Dresden 2017 – wissenschaftliches Programm
CPP 40.7: Vortrag
Mittwoch, 22. März 2017, 17:15–17:30, ZEU 222
Interface-induced crystallization via prefreezing: A first-order prewetting transition — •Ann-Kristin Flieger, Martha Schulz, and Thomas Thurn-Albrecht — Experimental Polymer Physics, Institute of Physics, Martin Luther University Halle-Wittenberg, 06120 Halle, Germany
Prefreezing is a mechanism of surface-induced crystallization. In prefreezing a crystalline layer is formed at the interface of a solid substrate and the liquid phase already above the melting point.
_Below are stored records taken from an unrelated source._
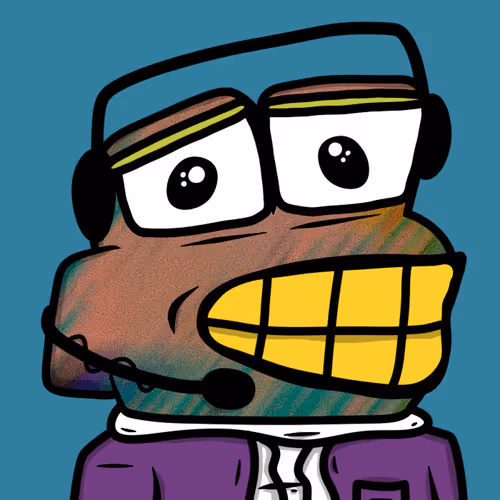 Daspepe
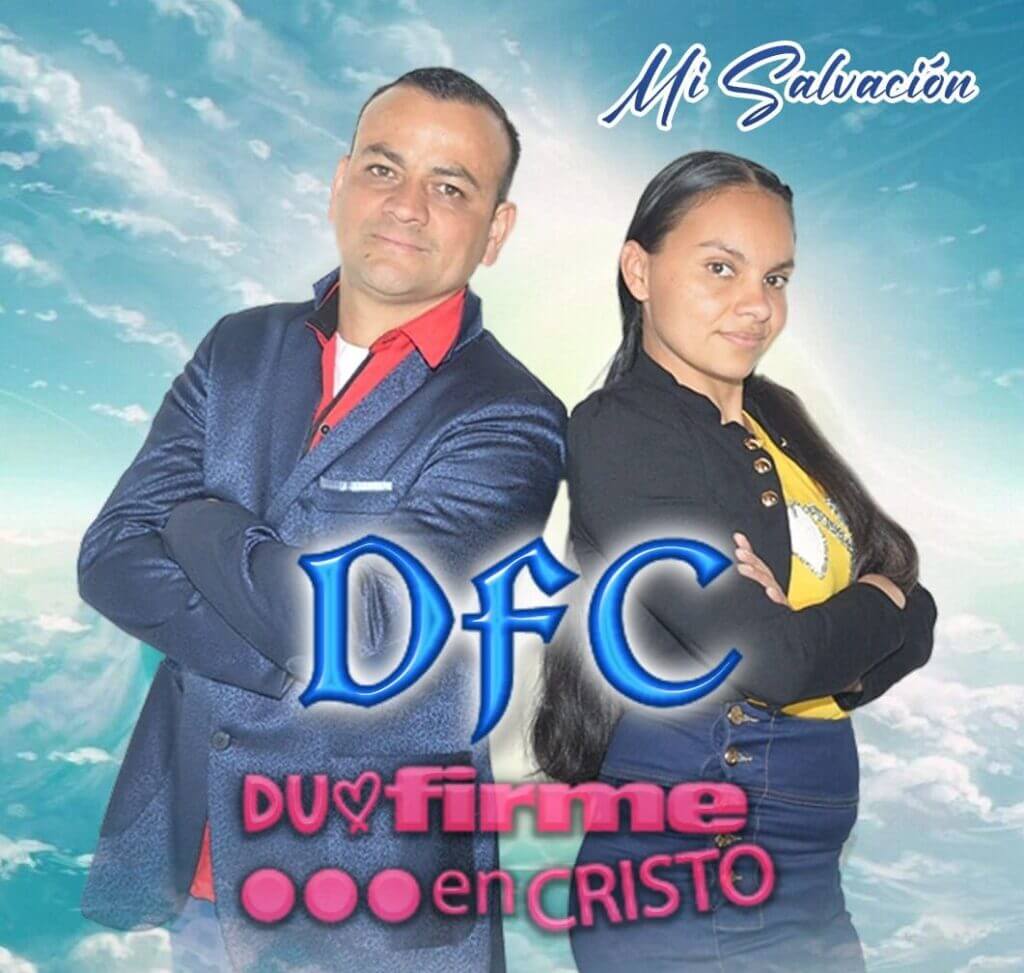 Videos de cantantes cristianos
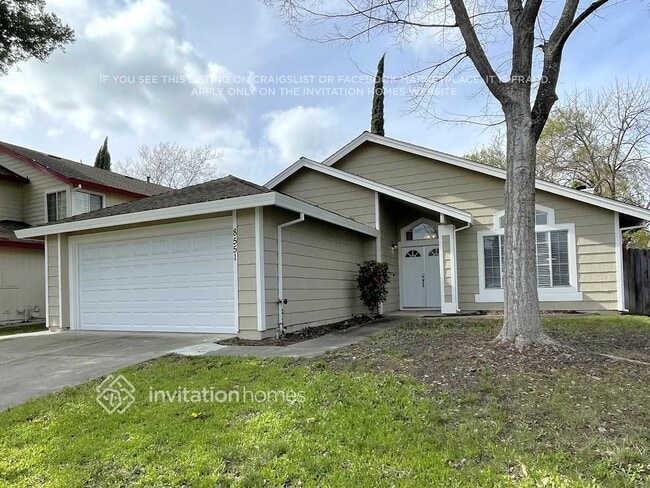 Photo - 8551 Morning Skye Way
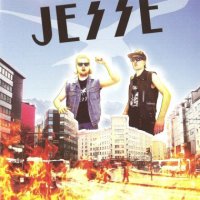 Jesse - Kaikki (2008)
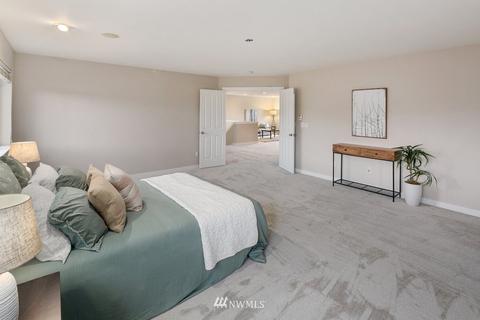 21809 39th Dr SE, Bothell, WA 98021 photo 20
Wetting theory predicts a jump in thickness at the formation and a divergence upon approaching coexistence. However, the thickness of the prefreezing layer has not been experimentally measured so far.
We studied ultrathin films of Polycaprolactone during the crystallization on graphite. With AFM at high temperatures we observe prefreezing instead of heterogeneous nucleation. The corresponding crystalline layer is formed at a temperature above the bulk melting point. Similar observations were already made for polyethylene on graphite (A.-K. Löhmann et al., PNAS 49, 17368-17372 (2014)). In that case however, a direct measurement of the thickness of the prefreezing layer was not possible. Here, we show directly the finite thickness of the prefreezing layer for PCL. It forms with a thickness of a few nanometers which further increases during cooling. This observation demonstrates the transition is of first order, as expected for a prewetting transition.
The results prove that prefreezing can be described by common wetting theory. The studied system PCL-graphite is of importance for applications since graphitic materials are widely used as fillers for PCL.